-- YOUR TASK --
Count how many lines in the items below contain the string "pixel", and reply with that number alone.

[BEGIN SUPPLIED DATA]

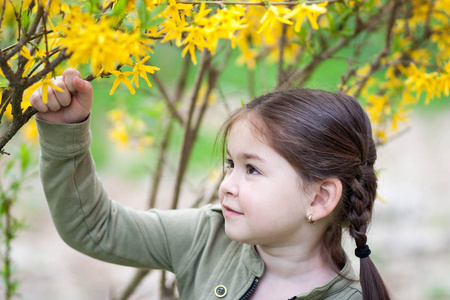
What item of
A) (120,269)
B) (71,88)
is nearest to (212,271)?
(71,88)

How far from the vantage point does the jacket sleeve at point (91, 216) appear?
50.4 inches

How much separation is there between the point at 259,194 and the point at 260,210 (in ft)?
0.13

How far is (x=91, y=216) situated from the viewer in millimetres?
1404

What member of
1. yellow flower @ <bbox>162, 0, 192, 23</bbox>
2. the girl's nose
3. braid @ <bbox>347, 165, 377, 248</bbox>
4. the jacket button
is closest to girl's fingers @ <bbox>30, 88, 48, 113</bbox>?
yellow flower @ <bbox>162, 0, 192, 23</bbox>

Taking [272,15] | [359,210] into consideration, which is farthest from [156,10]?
[359,210]

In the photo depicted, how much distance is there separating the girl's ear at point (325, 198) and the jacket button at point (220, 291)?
12.8 inches

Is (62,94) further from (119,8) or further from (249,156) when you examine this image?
(249,156)

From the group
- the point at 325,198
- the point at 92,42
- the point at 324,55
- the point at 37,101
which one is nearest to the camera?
the point at 92,42

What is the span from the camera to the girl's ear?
4.64 ft

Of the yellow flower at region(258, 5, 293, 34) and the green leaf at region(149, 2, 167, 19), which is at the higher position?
the green leaf at region(149, 2, 167, 19)

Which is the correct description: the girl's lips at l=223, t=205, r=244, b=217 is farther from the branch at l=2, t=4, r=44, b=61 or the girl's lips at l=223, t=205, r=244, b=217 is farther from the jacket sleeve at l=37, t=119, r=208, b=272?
the branch at l=2, t=4, r=44, b=61

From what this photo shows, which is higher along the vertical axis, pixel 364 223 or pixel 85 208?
pixel 85 208

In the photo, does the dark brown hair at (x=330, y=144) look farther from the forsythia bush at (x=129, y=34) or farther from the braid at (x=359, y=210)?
the forsythia bush at (x=129, y=34)

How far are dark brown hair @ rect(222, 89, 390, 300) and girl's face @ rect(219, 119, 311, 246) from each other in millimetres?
37
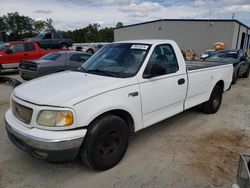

[END SUPPLIED DATA]

-- EXERCISE OUTPUT --
2